The request
Count the lines in the records below that contain the string "rooftop", matching case exactly, and give only the number.

Data for this task
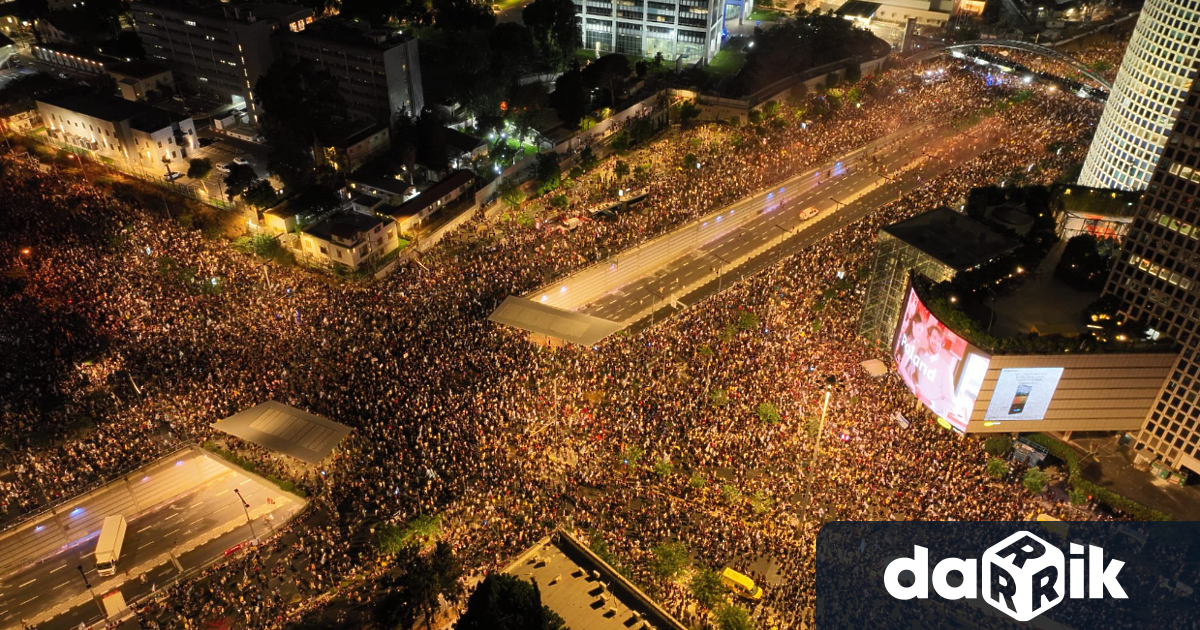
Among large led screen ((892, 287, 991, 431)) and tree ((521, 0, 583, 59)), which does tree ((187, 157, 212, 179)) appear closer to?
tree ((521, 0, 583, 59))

...

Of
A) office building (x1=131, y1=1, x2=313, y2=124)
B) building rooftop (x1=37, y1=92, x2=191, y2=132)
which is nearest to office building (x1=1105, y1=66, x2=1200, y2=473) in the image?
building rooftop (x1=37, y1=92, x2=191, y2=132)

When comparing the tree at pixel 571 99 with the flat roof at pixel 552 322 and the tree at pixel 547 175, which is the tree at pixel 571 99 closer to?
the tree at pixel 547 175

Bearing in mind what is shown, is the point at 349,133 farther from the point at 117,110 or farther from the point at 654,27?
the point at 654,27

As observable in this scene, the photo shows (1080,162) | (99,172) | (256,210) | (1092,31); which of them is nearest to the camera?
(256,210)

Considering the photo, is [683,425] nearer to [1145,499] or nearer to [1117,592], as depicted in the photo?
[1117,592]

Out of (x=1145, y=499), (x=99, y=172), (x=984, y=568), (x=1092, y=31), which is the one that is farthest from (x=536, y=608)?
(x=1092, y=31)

Finished exercise
2